On the subject of co-education, which may be regarded as the best practical solution for the cure of sex-ignorance, Plato speaks with a rather uncertain voice. His general theory presupposes an identity of training, and the free mingling of boys and girls, young men and women, in sport and work. But he is disturbed by his conviction of the natural badness of boys contrasted with girls:
Of all animals, the boy is the most unmanageable, inasmuch as he has the fountain of reason in him not yet regulated; he is the most insidious, sharp-witted, and insubordinate of creatures; therefore he must be bound with many bridles.
The further difficulty, that constant friendly intercourse between young men and women may lead to undesirable results is discussed at some length in the Laws, p. 835, and the very sensible conclusion is arrived at that a healthy public opinion will be the first result of these natural conditions of comradeship, and that the general sentiment will be the strongest of checks upon undue licence. The importance of example in education and morals is rightly insisted upon:
The best way of training the young is to train yourself at the same time: not to admonish them, but to be always carrying out your own admonitions in practice.
Finally, education is of supreme importance to a country:
The minister of education is the most important officer of State; of all appointments his is the greatest; he will rule according to law, must be fifty years old, and have children of his own, both boys and girls by preference, at any rate one or the other.

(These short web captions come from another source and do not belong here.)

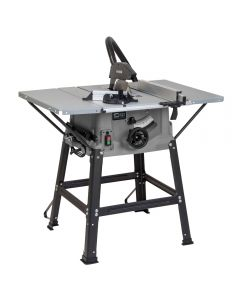 "SIP 01986 10"" Table Saw with Stand"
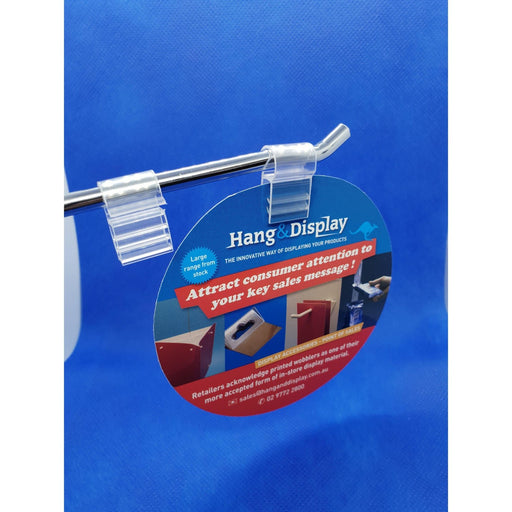 SuperGrip Hanging Sign Holder for Wire Basket, Grid Mesh or Hooks SUP47 - Hang and Display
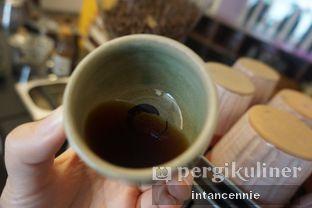 Foto 7 - Makanan di Java Soul Coffee oleh bataLKurus
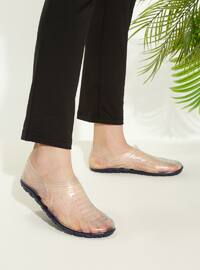 Navy Blue - Sandal - Slippers - TWIGY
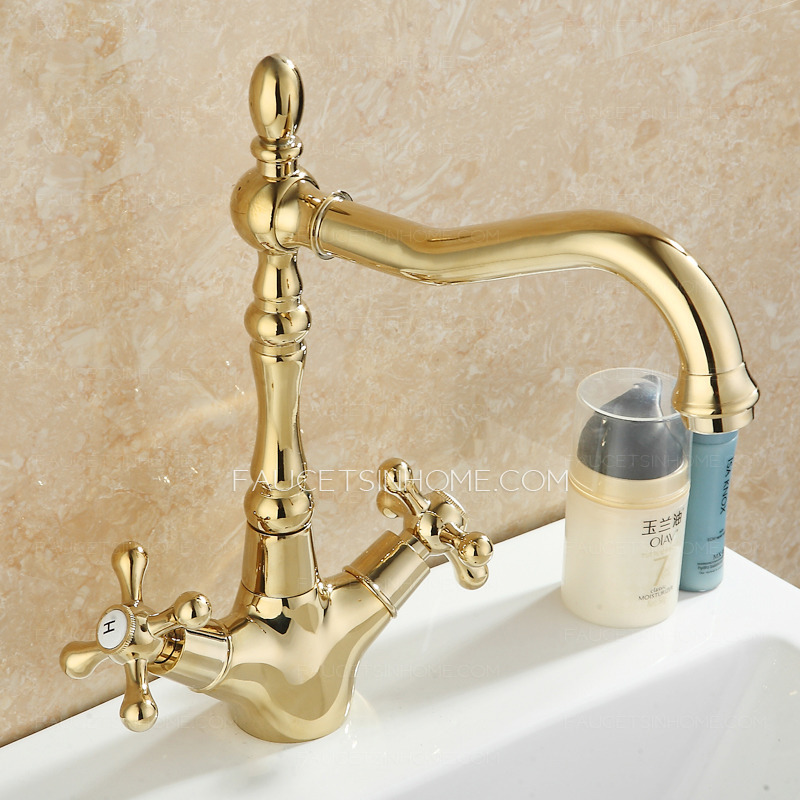 vintage golden polished brass lengthen spout bathroom faucet two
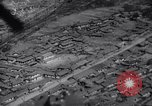Image of Strafing Korea, 1951, second 54 stock footage video 65675033403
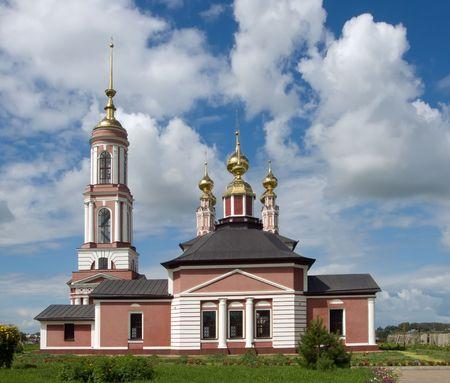 ortodox: Ortodox church in Suzdal (Russia) in summer Stock Photo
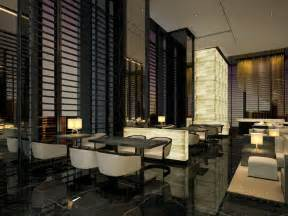 gallery for gt hotel lounge design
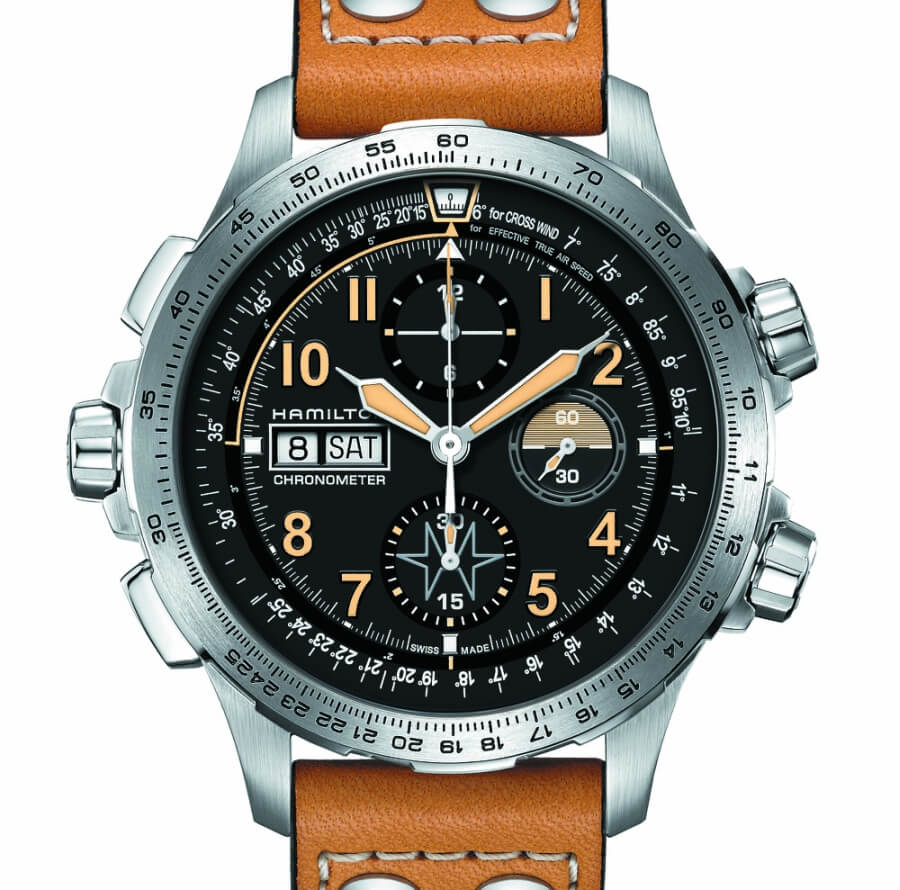The New Hamilton Khaki X-Wind Auto Chrono Limited Edition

These are some of the salient points of Plato’s teaching, but a careful reading of the Republic and the Laws will reveal many further issues and many side-lights on the main thesis. Plato does not trouble to be rigorously consistent, and, like Euripides, he does not hesitate at times to play the part of the candid friend, and to point out what he thinks are the natural weaknesses of the female sex. Sometimes he is right, sometimes he is wrong. ‘Women,’ he says, ‘are too prone to secrecy and stealth; they are accustomed to creep into dark places and resist being dragged into the light.’